Im neuen Finanzausgleichssystem wird diese Schmälerung auf Grundlage der Bestimmungen über den Stabilitätsansatz fortgeschrieben (§ 9 Abs. 1 Satz 2-3 FAG). Hier wird näher zu prüfen sein, ob eine endgültig beschlossene Neuregelung der Bund-Länder-Finanzbeziehungen hier Änderungsbedarf begründet. Das lässt sich naturgemäß erst auf Grundlage ausformulierter und durchgerechneter Gesetzentwürfe näher abschätzen.
b.) Erhöhte Gewerbesteuerumlagen
Aktuell zahlen die Kommunen aus ihrem Gewerbesteueraufkommen erhebliche Gewerbesteuerumlagen. Davon entfallen bis Ende 2019 14,5 Punkte auf den Bund, 49,5 auf das Land und weitere 5 Punkte auf Zahlungen zu Gunsten der Länder zur Mittragung ihrer Belastungen aus dem Fonds Deutsche Einheit (§ 6 Abs. 5 des Gemeindefinanzreformgesetzes, GFRG). Der Landesvervielfältiger von 49,5 wird ab dem Jahr 2020 um 29 Prozentpunkte abgesenkt, vgl. § 6 Abs. 3 Satz 4 GFRG. Auch ist die Erhebung des Zuschlags wegen des Fonds Deutsche Einheit auf 2019 befristet (§ 6 Abs. 5 Satz 1 GFRG).

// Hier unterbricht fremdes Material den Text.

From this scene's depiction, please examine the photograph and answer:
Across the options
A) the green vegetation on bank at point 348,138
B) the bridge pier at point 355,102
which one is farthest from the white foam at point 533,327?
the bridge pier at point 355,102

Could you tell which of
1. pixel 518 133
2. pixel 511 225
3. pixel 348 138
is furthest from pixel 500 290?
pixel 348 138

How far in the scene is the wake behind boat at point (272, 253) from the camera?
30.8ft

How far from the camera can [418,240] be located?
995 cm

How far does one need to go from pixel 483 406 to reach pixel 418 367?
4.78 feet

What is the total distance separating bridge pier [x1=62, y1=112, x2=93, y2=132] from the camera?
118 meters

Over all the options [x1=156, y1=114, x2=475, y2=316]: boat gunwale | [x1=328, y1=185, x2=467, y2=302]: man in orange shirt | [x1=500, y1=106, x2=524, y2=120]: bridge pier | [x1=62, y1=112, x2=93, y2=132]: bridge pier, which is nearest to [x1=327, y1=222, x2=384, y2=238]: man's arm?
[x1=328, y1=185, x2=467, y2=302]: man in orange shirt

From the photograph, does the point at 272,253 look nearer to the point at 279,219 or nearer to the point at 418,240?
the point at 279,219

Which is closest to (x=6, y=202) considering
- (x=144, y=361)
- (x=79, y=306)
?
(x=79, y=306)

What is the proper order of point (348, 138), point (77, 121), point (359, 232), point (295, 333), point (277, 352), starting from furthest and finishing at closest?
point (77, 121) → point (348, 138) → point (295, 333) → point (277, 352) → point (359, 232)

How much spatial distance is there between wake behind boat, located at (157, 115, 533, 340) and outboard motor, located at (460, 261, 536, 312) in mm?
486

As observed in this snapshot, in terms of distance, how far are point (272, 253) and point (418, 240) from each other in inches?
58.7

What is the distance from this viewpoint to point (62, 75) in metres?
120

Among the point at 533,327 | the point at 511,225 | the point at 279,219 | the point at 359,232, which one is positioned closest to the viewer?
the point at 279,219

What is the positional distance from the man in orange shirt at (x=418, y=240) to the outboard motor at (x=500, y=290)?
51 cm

Die Schmälerung des Finanzausgleichs trifft dabei in der Auswirkung eher finanzschwächere, die Belastung des Gewerbesteueraufkommens tendenziell finanzstärkere Städte und Gemeinden. Aktuell sind nur die letzteren Mehrbelastungen gesetzlich befristet. Von daher muss insbesondere geprüft werden, wie genau die Entlastungen der Länder auf die Finanzausgleichsmasse wirken. Gleichzeitig muss es bei den bereits geregelten Entlastungen bei der Gewerbesteuerumlage bleiben.
3. Ausblick
Noch steht eine endgültige Einigung der Länder mit dem Bund aus. Die zahlenmäßigen Auswirkungen der Einigung, würde sie Gesetz, sind ebenfalls nicht genau abzuschätzen. So beruhen die Annahmen über Auswirkungen einer solchen Neuregelung auf aktuellen Daten. Allerdings können sich die Steuerkraftverhältnisse zwischen den Ländern bis zum Inkrafttreten einer Neuregelung auch kräftig verschieben.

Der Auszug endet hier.